王の舞の「舞」の説明

装束は、頭部には鳥(鳳凰)を模した冠(鳥甲)を被り、顔面に鼻高面(天狗面)を付けます。 そして、赤い着物に角帯、着物下には伊達下げと称している前垂れを付けます。後腰には守り刀と扇子、 腰帯の左側に新しい白紙をはさみます。手には白手甲をつけ白足袋を履き履物はありません。そして鉾を持って舞い始めます。

舞は、清義社及び保存会の会員によって奏じられる、笛と太鼓の囃子に合わせて行われます。 鉾を持って拝むところから始まり、種蒔き→地回り→犁(すき)を起こす動作→鉾返し、(再び)種蒔き→地回り→犁を起こす動作を繰り返します。 鉾を離してから肩のしょう→腰のしょうと続きます。 舞の解説をした古文書は残ってはいませんが、農耕の所作もあり、大地を切り開く(開墾)と取れる所作、地の悪霊を鎮めるかのように 解釈出来るところもありますが、五穀豊穣を祈願するとされています。

動作は、激しい動きはなく、演ずる時間は約50分です。 終始ゆるやかなため、一見楽そうに見えますが、筋力や柔軟性も要求されるため、舞人にとって体力の負担は大きいものがあります。 千葉大学の橋本教授は「抑制された優雅な演技が特徴で、過度に不自然な動作や姿勢を持続しながら、 流れるような曲線を緩やかに描き出している」という言葉で表現されています。

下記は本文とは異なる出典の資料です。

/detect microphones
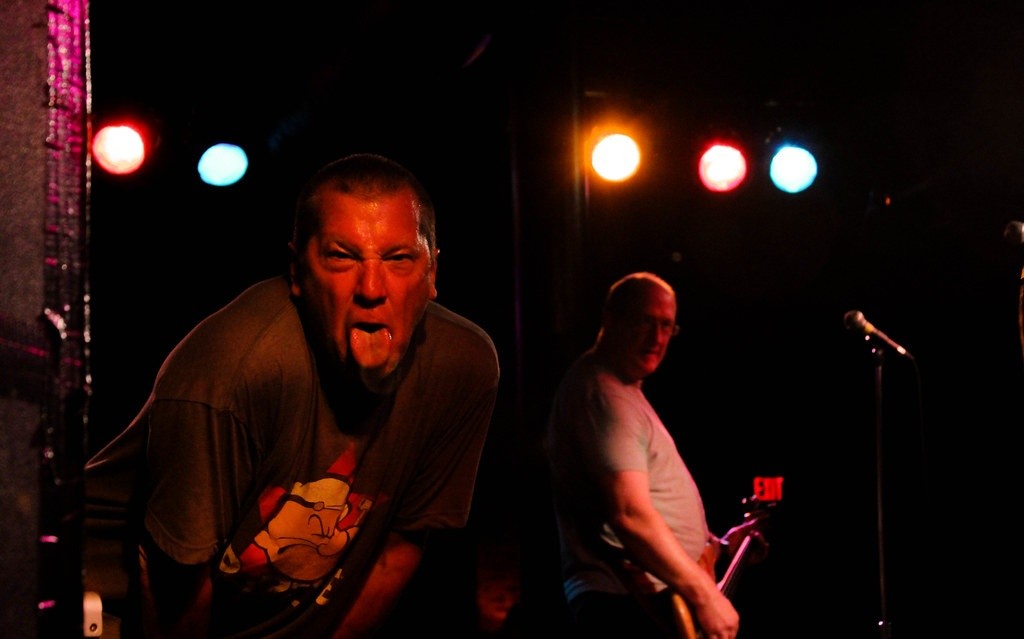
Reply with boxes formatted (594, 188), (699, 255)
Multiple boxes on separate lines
(845, 310), (914, 360)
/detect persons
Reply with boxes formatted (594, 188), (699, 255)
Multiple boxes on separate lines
(60, 153), (501, 639)
(542, 273), (772, 639)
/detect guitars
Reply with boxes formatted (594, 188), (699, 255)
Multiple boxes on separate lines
(666, 478), (783, 639)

舞全体を通じて仰向き加減や、指の角度に至るまで細かい決めがある上に、体格の個人差から、 鉾の持ち方、足の巾の取り方、腕の角度などの違いが微妙に舞姿に影響します。舞が要求される美しさと優雅さを演出するために、 舞人はもちろん指導者にとっても、練習は大変な苦労があります。 尚、新聞等のニュースでは他の王の舞は「勇壮」と表現されるものもありますが、 彌美神社の王の舞はそれゆえ「優雅に」と表現するようにお願いしているところです。